Except that's changing. And it's on the road it's changing, not on the mountain side. Girls mountain biking will, I think, always be a little bit unusual. But girls riding to work, commuting with the sunshine, that's 50%. Girls going on ride outs at the weekend and stopping for tea and cake, that's creeping slowly but surely towards 50% too. Serious girls in serious lycra competing in crits and sportives? Rising. As is membership of British Cycling.
It will be very interesting to see what response Lizzie gets. The lack of derision and instigation of serious discussion in various quarters gives hope.
On to women's hockey. Kate Walsh got smashed in the jaw with a hockey stick during the teams first game on Sunday evening. She went down, screamed, kicked, and then locked down and got it under control. Because female hockey players are built of teflon it was quite chilling to hear such an expression of pain, but she walked off the pitch with a broken jaw, bleeding but dignified and head held high. Why are women hockey players made of teflon? Because it's not been ruled out that now Kate has had a plate inserted into her broken jaw, it's not been ruled out at all that she will be back on the pitch and back captaining her team before the week is out.

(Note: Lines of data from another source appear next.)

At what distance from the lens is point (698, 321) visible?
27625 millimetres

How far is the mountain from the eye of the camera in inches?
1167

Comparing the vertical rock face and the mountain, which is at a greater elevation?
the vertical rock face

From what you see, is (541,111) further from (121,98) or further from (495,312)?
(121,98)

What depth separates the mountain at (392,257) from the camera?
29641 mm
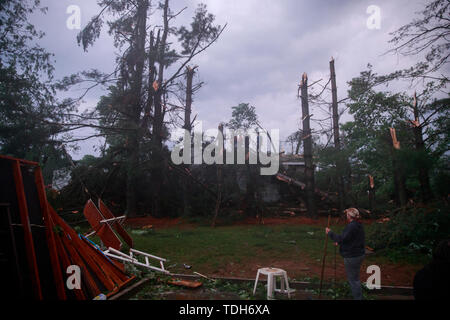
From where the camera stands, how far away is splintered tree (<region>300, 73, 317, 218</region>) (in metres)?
14.1

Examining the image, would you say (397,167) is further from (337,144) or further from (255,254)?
(337,144)

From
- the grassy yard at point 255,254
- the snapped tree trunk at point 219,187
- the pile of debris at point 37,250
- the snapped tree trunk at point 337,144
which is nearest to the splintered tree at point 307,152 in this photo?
the snapped tree trunk at point 337,144

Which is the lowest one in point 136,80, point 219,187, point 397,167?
point 219,187

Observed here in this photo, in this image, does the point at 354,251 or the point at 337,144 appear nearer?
the point at 354,251

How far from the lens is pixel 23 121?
11391mm

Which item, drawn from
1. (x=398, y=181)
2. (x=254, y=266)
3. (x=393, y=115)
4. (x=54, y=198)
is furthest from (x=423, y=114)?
(x=54, y=198)

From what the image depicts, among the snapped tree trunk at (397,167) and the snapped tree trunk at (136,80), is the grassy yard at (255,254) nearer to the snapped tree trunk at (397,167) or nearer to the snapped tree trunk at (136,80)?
the snapped tree trunk at (397,167)

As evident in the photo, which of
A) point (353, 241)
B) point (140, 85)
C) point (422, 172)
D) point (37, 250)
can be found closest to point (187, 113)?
point (140, 85)

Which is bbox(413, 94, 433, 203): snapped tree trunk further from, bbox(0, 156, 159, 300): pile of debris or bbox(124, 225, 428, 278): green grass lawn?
bbox(0, 156, 159, 300): pile of debris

It will be very interesting to see whether anyone registers exactly how teflon coated a woman can be.
On to weightlifting and one Zoe Smith. Don't piss her off. And certainly don't assume she's just some dumb ass idiot who took to lifting weights because her brain wasn't too great. The lady can write, and eloquently, and has done so about the ridiculous comments elicited by a documentary aired last week. But perhaps the surprise here is not the comments aimed at a powerful young black woman. Perhaps the surprise is the cacophony of agreement and cheering from the sidelines which her clear, simple and direct retort has received. Thanks but no thanks to the comments, perhaps, but I suspect thanks very much to the positive discussions it's kicked off.
Finally, the woman's football team. This image spoke volumes today, as did this one. They tell the combined story of 75,000 people trekking to Wembley, not the most convenient of destinations on a Tuesday night, to see a team of women who few have ever heard of, play football with the kind of joy, passion and freedom that I last remember seeing associated with football back in the late 80's/early 90's. Even the coach is a star in my eyes, tempering joy at the first goal with gentle downward pushes of her hands, face solemn, message clear 'we're not done here yet girls, we're not done and you know we're not'. At the end, that same coach hugged the male Brazilian coach without affectation or showmanship, the simple but unfettered expression of appreciation at meeting an equal, beating them fairly, and giving respect but also thanks.
Last time we saw a coach of any male team hugging anyone at all? Last time we saw a female coach of a football team? Last time we saw a black female coach of a football team winning and winning well?
For me these are the stories. For me they are the hope. They are the little shards of light that say that girls have a place in sport in this country. That we are earning our right, not only to be sportswomen, but to be sports fans as well, that we are not just physios and masseurs but we are the smart, and the intelligent, the strategic and the teflon coated, the ballsy and the brave.
Someone just posted a message on Twitter. It said:
Thanks to the Olympics, our tellies and papers are full of talented, determined classy people rather than 'celebrities'. It's very nice indeed. @PoppyD
For two weeks, every time any girl or woman turns on the television they will be bombarded with images of successful women of all ages, from 15 to 51, achieving the impossible, achieving the tangible, achieving the magnificent with bodies which are healthy, athletic, that curve differently, but that are resilient, that respond, that are capable, bodies which belong to people who are confident, passionate but most of all, very most of all happy and proud.
As far as I am concerned, the physical legacy of this games is already a deal done. It's the psychological legacy for this nation, a nation of women who have been fed celebrity at every turn, that is the one hanging in the balance. Will we understand, finally, the message being sent from every angle, or will we retreat backwards, after the games have gone, into our botox filled, intelligence mocking, make up plastered, always sweetly perfumed world we lived in before? Will we still believe size 6 is it? Will we abhor sweat instead of celebrating it as proof we tried our hardest for as long as we possibly could? Or will we rise to a legacy that says:
We are women, we are strong. We are women, we are team. We are women, we will try our damnedest. We are women, we are athletes. We are women, we are proud.
The lines are drawn. Only we can choose which side we choose to stand.